■ **EXERCICES À RÉALISER**
1 > Dressez la liste des fonctions que l'extrait sur la souveraineté numérique attribue à Nathalie Chiche.
2 > Recopiez mot pour mot le passage de l'extrait sur la souveraineté numérique qui commence à « L'idée était de » et se termine à « publics et privés. ».

■ **EXTRAIT DU TEXTE**
##########

Intervention de Nathalie Chiche

Réunion du mardi 27 avril 2021 à 11h05
Mission d'information sur le thème « bâtir et promouvoir une souveraineté numérique nationale et européenne »

Nathalie Chiche, avocate au Barreau de Paris, déléguée à la protection des données, rapporteure de l'étude du Conseil économique, social et environnemental : « Internet : pour une gouvernance ouverte et équitable » :

L'idée était de trouver un socle commun, comme celui du RGPD, et de proposer de l'utiliser comme cas d'usage de la blockchain. L'avantage est qu'il est d'emblée applicable à tous les organismes établis en Europe, et même au-delà, puisque le RGPD est d'application extraterritoriale. Il s'applique aux organismes établis sur le territoire de l'Union européenne, que le traitement ait lieu ou non dans l'Union, mais il s'applique aussi aux organismes qui traitent des données à caractère personnel des personnes qui sont situées sur le territoire de l'Union, même si l'organisme n'est pas établi sur ce territoire, dès lors que ses activités sont liées à une offre de biens ou de services ou au suivi du comportement de ces personnes au sein de l'Union. Le spectre est très large. Il couvre énormément d'organismes publics et privés.

##########

■ **MATÉRIEL**

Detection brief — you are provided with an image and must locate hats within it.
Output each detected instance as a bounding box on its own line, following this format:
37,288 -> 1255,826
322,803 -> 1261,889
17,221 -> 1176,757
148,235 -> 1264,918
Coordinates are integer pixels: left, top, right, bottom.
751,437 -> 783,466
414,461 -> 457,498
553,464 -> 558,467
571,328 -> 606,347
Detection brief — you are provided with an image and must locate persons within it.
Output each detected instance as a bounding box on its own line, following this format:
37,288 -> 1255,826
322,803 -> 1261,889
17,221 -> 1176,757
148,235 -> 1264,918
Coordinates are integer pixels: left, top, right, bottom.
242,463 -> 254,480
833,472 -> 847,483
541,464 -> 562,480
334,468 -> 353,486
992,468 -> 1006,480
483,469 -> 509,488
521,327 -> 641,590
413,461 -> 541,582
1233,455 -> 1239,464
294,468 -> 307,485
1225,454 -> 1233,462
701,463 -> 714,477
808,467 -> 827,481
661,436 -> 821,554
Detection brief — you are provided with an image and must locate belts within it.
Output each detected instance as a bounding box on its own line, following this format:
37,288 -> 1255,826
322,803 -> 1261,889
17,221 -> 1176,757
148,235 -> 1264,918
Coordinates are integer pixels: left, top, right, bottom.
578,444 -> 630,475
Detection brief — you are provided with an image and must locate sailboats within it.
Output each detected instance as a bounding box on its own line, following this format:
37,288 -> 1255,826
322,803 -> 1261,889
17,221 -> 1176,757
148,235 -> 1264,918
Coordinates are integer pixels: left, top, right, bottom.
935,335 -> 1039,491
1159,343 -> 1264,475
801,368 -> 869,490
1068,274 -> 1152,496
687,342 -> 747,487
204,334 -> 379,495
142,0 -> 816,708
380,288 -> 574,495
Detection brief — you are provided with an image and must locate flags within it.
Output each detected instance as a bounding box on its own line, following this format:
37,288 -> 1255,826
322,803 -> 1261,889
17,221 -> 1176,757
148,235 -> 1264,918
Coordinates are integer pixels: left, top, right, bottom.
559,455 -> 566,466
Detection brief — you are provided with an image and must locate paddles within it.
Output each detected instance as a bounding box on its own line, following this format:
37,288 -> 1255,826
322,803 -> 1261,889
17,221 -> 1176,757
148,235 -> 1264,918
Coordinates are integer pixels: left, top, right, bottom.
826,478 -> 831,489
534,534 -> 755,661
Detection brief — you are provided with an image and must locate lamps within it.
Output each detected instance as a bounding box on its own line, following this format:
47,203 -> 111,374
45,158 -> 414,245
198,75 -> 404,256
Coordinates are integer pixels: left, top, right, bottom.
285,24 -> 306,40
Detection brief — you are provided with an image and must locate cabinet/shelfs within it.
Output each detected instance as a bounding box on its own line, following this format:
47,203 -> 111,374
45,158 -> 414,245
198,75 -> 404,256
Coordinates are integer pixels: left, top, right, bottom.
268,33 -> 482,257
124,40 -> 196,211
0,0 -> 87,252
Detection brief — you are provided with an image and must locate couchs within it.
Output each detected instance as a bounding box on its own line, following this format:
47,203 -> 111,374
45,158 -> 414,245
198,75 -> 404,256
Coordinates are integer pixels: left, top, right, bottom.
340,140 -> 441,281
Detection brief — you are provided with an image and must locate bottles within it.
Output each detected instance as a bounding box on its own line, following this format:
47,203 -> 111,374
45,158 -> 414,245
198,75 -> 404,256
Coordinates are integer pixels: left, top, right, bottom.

##########

■ **RÉSULTATS DES EXERCICES**
1 >
- avocate au Barreau de Paris
- déléguée à la protection des données
- rapporteure de l'étude du Conseil économique, social et environnemental « Internet : pour une gouvernance ouverte et équitable »

2 >
L'idée était de trouver un socle commun, comme celui du RGPD, et de proposer de l'utiliser comme cas d'usage de la blockchain. L'avantage est qu'il est d'emblée applicable à tous les organismes établis en Europe, et même au-delà, puisque le RGPD est d'application extraterritoriale. Il s'applique aux organismes établis sur le territoire de l'Union européenne, que le traitement ait lieu ou non dans l'Union, mais il s'applique aussi aux organismes qui traitent des données à caractère personnel des personnes qui sont situées sur le territoire de l'Union, même si l'organisme n'est pas établi sur ce territoire, dès lors que ses activités sont liées à une offre de biens ou de services ou au suivi du comportement de ces personnes au sein de l'Union. Le spectre est très large. Il couvre énormément d'organismes publics et privés.